While startups and software have traditionally been VC funded and the trend that you can I have been a part of is this bootstrapping and self-funding kind of spearheading it, I would say, or I mean at least part of the folks who have really driven it over the past eight plus years. I think we look back and the first time I had said “fun strapping” on the podcast was in 2013 or 2014. It’s becoming just a little bit more common for folks to raise a round and not go institutional, which is another trend that I see, not infiltrating because that sounds like it’s a bad thing, it’s just another trend in the space. I think we’re just continuing the dialogue about it to keep abreast of what we see is happening.
Mike: Yeah. Things just change over time. As time goes on, the entire software space has become more and more competitive. I mean, eight years ago when we started podcasting, it was easier to launch products in terms of getting in front of customers. Now, there’s lots of competitions. You have to have a more polished product, it’s got to be further along, it’s got to solve more of the customer’s problems because they’ve got other things that they can pay attention to.
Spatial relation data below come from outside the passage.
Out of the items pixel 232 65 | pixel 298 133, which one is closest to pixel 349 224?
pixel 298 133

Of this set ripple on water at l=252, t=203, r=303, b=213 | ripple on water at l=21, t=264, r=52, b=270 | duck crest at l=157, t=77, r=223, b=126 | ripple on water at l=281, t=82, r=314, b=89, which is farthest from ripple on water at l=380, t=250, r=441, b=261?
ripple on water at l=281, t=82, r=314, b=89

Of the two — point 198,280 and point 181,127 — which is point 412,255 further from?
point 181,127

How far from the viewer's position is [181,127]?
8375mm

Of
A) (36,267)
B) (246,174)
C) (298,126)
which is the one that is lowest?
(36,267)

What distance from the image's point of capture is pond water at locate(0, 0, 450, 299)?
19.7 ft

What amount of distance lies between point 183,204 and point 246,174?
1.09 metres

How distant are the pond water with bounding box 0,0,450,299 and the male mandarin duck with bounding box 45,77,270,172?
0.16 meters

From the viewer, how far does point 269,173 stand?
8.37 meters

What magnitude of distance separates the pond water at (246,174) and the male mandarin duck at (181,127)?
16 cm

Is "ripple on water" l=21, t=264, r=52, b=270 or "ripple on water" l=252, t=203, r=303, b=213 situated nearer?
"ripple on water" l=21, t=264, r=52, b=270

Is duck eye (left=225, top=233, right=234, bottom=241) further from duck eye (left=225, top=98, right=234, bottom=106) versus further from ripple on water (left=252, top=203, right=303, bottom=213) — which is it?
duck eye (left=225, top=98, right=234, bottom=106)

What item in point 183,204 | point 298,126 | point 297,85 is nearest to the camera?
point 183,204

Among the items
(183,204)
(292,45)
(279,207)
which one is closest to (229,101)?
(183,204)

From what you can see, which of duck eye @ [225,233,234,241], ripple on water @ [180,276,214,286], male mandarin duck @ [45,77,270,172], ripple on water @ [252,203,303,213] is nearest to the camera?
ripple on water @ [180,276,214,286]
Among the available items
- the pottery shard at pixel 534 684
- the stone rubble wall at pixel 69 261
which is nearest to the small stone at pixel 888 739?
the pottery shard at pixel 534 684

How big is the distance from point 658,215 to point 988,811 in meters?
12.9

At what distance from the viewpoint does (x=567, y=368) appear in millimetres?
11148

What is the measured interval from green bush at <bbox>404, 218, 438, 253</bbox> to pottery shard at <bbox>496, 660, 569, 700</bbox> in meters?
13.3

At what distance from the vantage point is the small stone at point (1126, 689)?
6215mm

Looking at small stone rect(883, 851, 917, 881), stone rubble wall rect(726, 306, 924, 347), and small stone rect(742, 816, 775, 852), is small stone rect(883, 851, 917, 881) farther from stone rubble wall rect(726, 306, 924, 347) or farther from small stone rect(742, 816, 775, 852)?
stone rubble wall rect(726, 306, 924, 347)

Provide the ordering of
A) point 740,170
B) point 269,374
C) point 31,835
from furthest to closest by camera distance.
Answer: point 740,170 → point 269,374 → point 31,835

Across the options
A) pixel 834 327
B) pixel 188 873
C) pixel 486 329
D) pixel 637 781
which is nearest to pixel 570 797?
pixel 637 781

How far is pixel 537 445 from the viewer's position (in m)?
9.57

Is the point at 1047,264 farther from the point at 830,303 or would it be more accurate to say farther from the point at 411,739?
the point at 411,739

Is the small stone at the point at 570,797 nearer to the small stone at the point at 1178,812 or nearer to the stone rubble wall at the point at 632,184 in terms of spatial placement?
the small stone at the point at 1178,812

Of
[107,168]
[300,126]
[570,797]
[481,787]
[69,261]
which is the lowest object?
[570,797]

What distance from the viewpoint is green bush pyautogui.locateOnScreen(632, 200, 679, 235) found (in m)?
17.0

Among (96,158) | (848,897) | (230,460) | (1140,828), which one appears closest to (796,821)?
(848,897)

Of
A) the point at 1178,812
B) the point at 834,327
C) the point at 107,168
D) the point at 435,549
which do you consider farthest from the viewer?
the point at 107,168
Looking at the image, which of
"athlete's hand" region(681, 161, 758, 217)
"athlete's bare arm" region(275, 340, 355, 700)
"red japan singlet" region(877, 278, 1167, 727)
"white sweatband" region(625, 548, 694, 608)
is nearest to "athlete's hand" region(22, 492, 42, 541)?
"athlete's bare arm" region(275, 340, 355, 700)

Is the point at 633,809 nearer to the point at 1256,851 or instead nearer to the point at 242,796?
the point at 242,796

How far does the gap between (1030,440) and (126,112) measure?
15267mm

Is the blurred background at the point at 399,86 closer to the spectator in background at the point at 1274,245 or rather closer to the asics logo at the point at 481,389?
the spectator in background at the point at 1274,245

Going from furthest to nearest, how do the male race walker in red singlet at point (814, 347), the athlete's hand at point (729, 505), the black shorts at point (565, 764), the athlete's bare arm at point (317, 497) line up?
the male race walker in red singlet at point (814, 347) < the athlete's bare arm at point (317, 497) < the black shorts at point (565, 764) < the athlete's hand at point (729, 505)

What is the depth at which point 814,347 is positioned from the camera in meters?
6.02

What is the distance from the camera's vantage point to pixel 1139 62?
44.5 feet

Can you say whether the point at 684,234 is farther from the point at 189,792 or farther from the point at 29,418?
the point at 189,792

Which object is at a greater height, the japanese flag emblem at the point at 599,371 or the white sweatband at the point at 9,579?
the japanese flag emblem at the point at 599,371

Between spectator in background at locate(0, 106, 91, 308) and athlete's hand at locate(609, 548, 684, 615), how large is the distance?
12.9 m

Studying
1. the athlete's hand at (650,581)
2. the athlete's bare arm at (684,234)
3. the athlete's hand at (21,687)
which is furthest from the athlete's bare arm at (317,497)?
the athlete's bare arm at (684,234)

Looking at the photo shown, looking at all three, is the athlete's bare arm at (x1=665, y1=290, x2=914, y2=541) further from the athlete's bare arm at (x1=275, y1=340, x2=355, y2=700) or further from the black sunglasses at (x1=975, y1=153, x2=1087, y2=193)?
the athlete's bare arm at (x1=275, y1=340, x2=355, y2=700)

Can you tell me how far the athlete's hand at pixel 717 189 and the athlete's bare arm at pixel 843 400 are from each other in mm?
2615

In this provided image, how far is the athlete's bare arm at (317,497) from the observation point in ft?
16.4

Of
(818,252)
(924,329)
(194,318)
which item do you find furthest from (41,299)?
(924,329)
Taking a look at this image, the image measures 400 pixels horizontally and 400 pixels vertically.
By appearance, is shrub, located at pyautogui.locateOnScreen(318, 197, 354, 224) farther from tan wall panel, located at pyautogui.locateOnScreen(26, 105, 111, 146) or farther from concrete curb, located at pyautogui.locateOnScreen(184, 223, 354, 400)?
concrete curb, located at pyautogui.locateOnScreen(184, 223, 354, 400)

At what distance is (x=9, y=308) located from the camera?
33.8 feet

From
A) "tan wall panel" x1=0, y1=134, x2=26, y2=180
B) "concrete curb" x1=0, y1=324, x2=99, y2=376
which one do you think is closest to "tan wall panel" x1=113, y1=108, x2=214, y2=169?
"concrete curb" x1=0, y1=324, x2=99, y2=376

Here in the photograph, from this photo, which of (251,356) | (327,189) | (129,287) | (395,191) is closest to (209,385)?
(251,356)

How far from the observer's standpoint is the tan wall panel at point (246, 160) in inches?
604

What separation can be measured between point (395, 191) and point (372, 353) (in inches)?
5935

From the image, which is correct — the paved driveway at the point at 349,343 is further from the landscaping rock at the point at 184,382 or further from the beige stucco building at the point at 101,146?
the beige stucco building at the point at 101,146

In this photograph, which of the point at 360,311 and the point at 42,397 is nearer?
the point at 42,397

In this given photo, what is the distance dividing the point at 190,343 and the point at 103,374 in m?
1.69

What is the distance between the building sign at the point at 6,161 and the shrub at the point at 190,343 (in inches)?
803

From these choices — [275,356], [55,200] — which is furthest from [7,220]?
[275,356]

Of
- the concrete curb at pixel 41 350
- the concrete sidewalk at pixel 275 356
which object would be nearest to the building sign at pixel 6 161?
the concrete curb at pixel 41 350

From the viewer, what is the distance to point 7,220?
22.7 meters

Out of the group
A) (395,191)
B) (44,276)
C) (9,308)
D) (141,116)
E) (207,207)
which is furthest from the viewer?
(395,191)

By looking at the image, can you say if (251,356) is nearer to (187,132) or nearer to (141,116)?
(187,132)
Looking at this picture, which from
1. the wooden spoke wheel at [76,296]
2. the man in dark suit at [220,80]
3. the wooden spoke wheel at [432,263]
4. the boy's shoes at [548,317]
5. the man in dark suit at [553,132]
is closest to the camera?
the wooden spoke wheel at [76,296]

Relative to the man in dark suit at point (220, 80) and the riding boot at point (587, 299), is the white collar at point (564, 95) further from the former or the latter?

It just makes it, I’ll say a little bit more challenging to launch a product today than it is yesterday, than with the day before. As time goes on, I think that that trend is just going to continue. I say that the natural evolution is you have to have more resources in order to launch something. It’s kind of where the industry is headed. I’m not going to say that that’s where it will end up and that you’re always going to have to raise funding in the future because I don’t think that’s true. But I do think that there are certain types of businesses where it makes a lot more sense to raise some funds than it is to not, especially with certain life circumstances as well.
Rob: Yup. The good news is that it’s easier, I would say, than it has been in the past to get some type of small amount of funding with a lot fewer strings attached than say, 10 years ago. On the flipside, like you said, I believe there’s always going to be bootstrapping. That’s not going to go away. There’s always going to be folks who are hacking away, launching small software products, getting a lot of learning, getting some revenue. I think that’ll last forever and I think that’s a really great thing.
I’ve said this before, we live at an amazing time in history where even 30, 40 years ago, you couldn’t do any of this, and 100 years ago it’s even worst. But now, someone with some type of technical acumen can basically start a whole side business and really never leave their house and have this thing making money while you sleep. It’s always been the big draw I think for a lot of us. Part of it might eb the adventure and the active creating, I think that’s a big deal, but to be able to literally make money from nothing more than your skill and your computer is just mind-blowing. When I think back to being a kid, I was in junior high in high school and it was like, “Well, I don’t really want to work in a cubicle but were my options?” Right? In the mid to late ‘80s. This stuff was just coming about and I didn’t know much about it but the fact that we live at this age–consider ourselves lucky.
Mike: I think at the end of the day when you’re trying to evaluate whether or not to raise funds, it’s all about that trade-off of time versus money. Do you have money to burn? Burn is probably not the great way to put it, but do you have money to spend in order to learn quickly or are you okay taking a much longer time to do it, and doing things slow and steady based on what your financial situation is like, your personal life, and how much time you have available. That’s going to be different for everyone. That’s what generally governs these types of decisions for most people. I think that about wraps us up for today.